Ordinarily, the protective response initiated by ultraviolet (UV)-activated melanocytes involves the release of melanin, a pigment that shields the skin from the sun’s rays. In melanoma-competent MSCs, however, something else can happen: a sequence of events that results in melanoma.

This sequence of events was detailed in October 12 in the journal Cell Stem Cell, in an article entitled “Melanocyte Stem Cell Activation and Translocation Initiate Cutaneous Melanoma in Response to UV Exposure.” The article not only delineates melanoma formation, highlighting the roles of mutational burden and UV stimulation, it also identifies a gene critical to melanomagenesis. Suppressing expression of this gene, the article’s authors suggest, could suppress melanomas of MSC origin.

“Here we employ mouse models to define the role of MCSCs as melanoma cells of origin, demonstrate that MCSC quiescence acts as a tumor suppressor, and identify the extrinsic environmental and molecular factors required for the critical early steps of melanoma initiation,” the article’s authors wrote. “Specifically, melanomas originate from melanoma-competent MCSCs upon stimulation by UVB, which induces MCSC activation and translocation via an inflammation-dependent process.”

The Cornell scientists used mice engineered with melanocyte stem cell mutations. One set of mice not only had these mutations but was also deprived of a particular gene, the Hgma2 gene. Hgma2 has been suspected of becoming expressed in the skin under UV radiation. When expressed, Hgma2 facilitates melanocyte stem cells movement from the base of skin hair follicles to the skin's surface (the epidermis), where the cells release melanin.
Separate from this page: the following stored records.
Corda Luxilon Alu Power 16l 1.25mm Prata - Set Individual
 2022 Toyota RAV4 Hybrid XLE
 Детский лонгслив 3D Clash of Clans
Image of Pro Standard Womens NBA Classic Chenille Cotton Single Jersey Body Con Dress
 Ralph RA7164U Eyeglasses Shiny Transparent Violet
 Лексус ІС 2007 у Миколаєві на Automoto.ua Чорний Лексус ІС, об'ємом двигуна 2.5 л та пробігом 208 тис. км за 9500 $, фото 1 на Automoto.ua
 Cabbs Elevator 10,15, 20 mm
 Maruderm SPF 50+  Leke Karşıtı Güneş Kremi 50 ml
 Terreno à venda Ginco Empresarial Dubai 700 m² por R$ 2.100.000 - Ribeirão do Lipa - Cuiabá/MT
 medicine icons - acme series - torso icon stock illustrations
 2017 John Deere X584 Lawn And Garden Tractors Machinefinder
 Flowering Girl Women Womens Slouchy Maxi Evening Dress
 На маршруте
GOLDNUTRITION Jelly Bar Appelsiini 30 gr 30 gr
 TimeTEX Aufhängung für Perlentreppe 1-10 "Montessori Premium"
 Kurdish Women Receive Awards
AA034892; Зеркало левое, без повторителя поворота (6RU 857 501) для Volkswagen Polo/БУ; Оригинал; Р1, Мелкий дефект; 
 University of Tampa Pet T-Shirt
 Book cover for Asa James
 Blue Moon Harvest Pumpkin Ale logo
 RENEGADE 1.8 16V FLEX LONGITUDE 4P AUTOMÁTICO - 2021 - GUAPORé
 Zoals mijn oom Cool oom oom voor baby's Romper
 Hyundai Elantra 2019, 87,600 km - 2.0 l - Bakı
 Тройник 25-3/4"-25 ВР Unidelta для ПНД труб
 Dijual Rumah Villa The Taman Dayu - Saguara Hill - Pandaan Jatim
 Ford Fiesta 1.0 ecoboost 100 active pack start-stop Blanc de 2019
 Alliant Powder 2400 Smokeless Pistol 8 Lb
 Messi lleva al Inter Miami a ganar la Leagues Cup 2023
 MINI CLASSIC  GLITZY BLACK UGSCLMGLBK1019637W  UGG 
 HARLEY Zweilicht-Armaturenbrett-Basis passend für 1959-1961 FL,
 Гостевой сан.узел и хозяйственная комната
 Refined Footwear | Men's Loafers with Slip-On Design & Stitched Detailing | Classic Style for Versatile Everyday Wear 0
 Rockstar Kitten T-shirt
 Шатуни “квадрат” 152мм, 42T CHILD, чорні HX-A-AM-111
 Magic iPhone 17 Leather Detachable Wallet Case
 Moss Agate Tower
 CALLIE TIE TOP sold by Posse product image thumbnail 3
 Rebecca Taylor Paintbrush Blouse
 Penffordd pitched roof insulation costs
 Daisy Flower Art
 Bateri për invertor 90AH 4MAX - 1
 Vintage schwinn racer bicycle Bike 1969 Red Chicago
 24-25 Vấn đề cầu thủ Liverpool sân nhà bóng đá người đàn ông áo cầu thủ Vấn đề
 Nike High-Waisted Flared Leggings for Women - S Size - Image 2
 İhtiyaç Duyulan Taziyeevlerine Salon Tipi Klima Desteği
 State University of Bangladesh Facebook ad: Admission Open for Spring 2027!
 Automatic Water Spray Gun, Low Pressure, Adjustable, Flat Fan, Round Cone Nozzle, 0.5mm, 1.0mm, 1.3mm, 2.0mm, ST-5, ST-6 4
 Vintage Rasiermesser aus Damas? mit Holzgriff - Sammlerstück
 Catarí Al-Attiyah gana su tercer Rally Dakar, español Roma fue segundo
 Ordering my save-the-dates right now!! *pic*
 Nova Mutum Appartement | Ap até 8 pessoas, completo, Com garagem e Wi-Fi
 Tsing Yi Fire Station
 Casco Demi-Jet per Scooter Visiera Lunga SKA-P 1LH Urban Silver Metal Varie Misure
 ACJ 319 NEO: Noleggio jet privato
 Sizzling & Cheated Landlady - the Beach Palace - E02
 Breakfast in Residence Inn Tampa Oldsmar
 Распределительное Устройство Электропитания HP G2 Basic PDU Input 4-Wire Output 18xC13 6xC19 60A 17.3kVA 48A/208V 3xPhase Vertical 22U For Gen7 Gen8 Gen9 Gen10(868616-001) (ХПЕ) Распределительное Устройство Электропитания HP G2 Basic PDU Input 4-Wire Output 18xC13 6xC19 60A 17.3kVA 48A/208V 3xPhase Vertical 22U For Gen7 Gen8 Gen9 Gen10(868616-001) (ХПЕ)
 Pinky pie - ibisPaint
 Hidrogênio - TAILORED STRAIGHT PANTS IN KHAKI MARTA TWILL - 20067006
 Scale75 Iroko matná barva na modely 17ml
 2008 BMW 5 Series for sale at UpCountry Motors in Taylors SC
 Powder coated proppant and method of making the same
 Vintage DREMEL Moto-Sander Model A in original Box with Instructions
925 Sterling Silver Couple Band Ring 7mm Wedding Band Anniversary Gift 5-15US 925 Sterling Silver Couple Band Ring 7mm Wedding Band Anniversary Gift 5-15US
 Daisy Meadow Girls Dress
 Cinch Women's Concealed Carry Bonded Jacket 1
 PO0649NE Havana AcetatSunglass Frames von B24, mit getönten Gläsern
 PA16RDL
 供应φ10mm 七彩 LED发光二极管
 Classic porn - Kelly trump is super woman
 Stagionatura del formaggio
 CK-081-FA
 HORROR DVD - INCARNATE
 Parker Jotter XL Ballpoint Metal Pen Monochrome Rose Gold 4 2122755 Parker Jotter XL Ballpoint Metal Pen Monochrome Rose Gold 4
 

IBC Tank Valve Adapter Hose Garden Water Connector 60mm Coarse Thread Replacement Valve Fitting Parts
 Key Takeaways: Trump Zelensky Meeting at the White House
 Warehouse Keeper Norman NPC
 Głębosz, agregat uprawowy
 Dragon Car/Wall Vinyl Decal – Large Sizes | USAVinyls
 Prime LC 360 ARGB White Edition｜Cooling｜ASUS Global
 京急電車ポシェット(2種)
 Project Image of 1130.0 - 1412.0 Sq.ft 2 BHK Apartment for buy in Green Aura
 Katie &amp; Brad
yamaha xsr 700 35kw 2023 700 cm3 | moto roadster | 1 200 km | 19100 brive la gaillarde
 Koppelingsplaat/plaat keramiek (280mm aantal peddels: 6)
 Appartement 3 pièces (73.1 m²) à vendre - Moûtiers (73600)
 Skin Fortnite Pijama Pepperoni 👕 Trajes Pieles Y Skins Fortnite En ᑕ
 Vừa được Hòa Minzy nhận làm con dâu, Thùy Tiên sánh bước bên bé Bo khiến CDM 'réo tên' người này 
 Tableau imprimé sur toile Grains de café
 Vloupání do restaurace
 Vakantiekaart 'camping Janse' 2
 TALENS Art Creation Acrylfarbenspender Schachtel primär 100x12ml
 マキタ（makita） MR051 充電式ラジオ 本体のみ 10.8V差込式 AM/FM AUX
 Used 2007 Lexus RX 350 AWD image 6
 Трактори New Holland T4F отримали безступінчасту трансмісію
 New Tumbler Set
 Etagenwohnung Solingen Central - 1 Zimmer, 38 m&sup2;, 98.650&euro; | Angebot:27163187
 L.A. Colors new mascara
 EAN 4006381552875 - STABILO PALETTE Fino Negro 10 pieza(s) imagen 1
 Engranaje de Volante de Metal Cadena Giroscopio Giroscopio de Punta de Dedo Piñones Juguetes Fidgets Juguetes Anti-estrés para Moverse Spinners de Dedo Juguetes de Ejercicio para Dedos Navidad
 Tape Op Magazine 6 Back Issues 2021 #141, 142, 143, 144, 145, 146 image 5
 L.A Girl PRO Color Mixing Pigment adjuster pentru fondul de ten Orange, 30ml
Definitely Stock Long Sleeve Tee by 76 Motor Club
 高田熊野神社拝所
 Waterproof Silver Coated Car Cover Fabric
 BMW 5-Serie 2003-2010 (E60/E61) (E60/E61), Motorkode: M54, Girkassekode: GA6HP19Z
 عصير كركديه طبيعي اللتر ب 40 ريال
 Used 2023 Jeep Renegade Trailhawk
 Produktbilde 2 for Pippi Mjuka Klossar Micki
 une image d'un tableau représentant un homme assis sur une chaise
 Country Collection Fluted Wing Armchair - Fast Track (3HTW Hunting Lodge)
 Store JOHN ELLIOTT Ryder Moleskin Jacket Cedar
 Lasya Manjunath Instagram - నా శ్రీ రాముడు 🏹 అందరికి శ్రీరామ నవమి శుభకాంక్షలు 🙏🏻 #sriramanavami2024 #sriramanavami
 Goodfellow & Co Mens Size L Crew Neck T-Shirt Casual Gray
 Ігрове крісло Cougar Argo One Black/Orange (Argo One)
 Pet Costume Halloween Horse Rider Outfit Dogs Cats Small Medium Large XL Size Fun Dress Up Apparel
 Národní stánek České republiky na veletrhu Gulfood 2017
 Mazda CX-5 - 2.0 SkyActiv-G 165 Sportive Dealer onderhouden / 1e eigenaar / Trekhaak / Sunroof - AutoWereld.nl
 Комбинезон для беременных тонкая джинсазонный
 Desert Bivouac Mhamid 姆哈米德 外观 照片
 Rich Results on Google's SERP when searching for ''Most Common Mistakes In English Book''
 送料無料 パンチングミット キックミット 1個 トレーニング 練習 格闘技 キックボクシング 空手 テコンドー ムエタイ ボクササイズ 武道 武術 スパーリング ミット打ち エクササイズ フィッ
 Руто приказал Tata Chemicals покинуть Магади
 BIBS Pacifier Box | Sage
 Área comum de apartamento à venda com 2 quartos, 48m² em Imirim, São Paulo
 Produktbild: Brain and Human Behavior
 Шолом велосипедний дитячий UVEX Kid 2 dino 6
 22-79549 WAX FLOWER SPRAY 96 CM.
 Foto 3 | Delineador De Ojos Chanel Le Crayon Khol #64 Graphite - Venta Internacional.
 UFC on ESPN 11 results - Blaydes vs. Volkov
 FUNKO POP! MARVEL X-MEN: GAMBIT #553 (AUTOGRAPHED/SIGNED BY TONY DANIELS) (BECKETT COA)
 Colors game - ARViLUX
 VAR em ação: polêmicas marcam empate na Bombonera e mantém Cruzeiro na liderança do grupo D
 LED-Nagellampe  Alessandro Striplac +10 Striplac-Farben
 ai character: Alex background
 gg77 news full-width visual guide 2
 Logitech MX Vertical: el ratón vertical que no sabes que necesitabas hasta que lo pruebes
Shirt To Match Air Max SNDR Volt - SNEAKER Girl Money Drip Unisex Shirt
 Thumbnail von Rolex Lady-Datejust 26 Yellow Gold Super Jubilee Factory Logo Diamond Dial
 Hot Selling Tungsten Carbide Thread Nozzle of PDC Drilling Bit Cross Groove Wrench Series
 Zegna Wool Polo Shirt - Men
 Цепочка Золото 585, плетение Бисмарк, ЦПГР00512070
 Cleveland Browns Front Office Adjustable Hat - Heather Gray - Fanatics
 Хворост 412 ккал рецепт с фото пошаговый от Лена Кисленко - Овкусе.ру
The mice were given a very low dose of UV radiation, just enough to trigger a tanning response. Mice with tumor-causing mutations and the Hgma2 gene intact developed melanomas, but the mice with mutations and the deleted gene remained healthy.

“The chromatin-remodeling factor Hmga2 plays a critical role in UVB-mediated melanomagenesis,” the authors of the Cell Stem Cell article indicated. “Hmga2 in the skin microenvironment is required for UVB-mediated melanoma initiation.”

“If you had mutations that were sufficient for melanoma, everything would be fine until you went out and got a sunburn,” explained Andrew White, Ph.D., assistant professor of biomedical sciences at Cornell's College of Veterinary Medicine, and senior author of the current study. “The stimuli that would normally just give you a tanning response could in fact start a melanoma instead.”

More study is needed to better understand the Hgma2 gene's function.

“We have an actual mechanism, with Hgma2, that can be explored in the future and could be a way we can prevent melanomas from happening,” White said.